Marc Furrer, Präsident der Kommunikations-Kommission (ComCom), befürchtet sogar einen Gebührenanstieg: «Es besteht die Gefahr, dass die Telekom-Operators der EU sich sagen, innerhalb der EU müssen wir uns an die Roaming-Abkommen halten, aber ausserhalb können wir zuschlagen, also in Nordafrika, den USA und eben der Schweiz.»
Furrer will am regelmässigen Treffen der EU-Regulatoren Ende Monat in Oslo das Thema zur Sprache bringen. Die Obergrenzen der Gebühren sollten auch für Handy-Gespräche mit der Schweiz eingehalten werden, und zwar freiwillig. Denn eine rechtliche Handhabe fehle.
swissinfo und Agenturen
Unter Roaming (Engl.: Herumstreifen) versteht man die Möglichkeit, in einem anderen als dem Heimnetzwerk automatisch Anrufe und SMS tätigen oder empfangen zu können.
Roaming kommt dann zum Zug, wenn ein Mobiltelefonie-Abonnent ausserhalb des geographischen Gebietes telefoniert, das durch sein Heimnetzwerk abgedeckt wird.
Dies aber nur, falls sein Anbieter entsprechende Roaming-Verträge mit ausländischen Anbietern abgeschlossen hat.
Der neue EU-Tarif begrenzt die Gebühren für aktive Auslandgespräche auf 49 Euro-Cent (ohne Mehrwertsteuer) pro Minute.
Für eingehende Anrufe auf einem Fremdnetz sollen Kunden nicht mehr als 24 Cent zahlen müssen.

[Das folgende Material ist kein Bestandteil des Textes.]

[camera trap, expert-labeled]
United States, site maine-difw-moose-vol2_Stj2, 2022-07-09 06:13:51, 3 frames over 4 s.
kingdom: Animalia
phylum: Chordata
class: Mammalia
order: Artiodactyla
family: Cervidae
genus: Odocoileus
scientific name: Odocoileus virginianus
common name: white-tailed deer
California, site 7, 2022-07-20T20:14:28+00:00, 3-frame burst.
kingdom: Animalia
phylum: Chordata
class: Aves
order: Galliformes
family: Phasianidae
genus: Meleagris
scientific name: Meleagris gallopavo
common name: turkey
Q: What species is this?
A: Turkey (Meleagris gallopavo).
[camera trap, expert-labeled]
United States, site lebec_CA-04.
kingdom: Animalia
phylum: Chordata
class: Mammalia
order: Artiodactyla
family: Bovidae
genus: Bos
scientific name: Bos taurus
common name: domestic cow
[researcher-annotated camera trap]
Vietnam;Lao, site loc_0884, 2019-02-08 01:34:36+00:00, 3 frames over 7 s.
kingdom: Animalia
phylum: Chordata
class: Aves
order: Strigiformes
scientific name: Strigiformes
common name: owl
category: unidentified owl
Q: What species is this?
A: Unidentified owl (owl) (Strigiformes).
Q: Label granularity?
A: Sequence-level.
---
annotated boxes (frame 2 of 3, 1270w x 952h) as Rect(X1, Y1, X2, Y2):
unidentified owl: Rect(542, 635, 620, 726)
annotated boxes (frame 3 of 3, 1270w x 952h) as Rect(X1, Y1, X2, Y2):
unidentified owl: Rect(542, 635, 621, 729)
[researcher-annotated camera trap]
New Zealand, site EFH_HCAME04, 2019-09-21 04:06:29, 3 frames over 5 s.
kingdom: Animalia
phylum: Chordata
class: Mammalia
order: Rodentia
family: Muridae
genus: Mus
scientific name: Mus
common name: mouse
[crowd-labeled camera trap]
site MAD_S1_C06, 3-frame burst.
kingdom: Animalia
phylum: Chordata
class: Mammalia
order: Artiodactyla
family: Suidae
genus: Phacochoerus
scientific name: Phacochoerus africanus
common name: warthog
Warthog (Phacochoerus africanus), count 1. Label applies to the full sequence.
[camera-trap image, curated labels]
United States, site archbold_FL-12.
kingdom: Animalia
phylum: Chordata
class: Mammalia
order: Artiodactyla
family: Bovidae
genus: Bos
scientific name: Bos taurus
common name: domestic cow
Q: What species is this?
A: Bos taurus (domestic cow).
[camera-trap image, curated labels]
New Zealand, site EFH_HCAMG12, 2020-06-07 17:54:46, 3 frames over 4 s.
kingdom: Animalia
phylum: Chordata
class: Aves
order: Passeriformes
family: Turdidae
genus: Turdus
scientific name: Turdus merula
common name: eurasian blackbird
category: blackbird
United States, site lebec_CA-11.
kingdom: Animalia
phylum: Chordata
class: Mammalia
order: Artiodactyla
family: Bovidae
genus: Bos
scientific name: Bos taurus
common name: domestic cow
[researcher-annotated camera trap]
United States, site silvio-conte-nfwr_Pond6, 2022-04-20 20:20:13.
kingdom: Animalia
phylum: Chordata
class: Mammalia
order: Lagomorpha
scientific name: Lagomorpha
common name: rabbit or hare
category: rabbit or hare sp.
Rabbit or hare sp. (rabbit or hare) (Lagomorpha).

Nach einem weiteren Jahr sollen die Gebühren auf 46 Cent, im dritten Jahr auf 43 Cent sinken, während angenommene Anrufe noch 22, dann 19 Cent kosten sollen.
Laut der Dachorganisation der Mobiltelefonie-Anbieter, welche die neuen Regeln bekämpfen, sind die Tarife in den letzten beiden Jahren bereits um rund 30% gesunken.
Die durchschnittlichen Kosten für Anrufe im Ausland sind von 83 auf 59 Cent pro Minute gesenkt worden. Trotzdem verlangen gewisse Anbieter heute noch bis 3 Euro pro Minute.
Der Schweizer Anbieter Swisscom verrechnet für im Ausland getätigte Anrufe 1,50 Franken (90 Euro-Cent) pro Minute, Sunrise und Orange 1,70 Franken (1 Euro).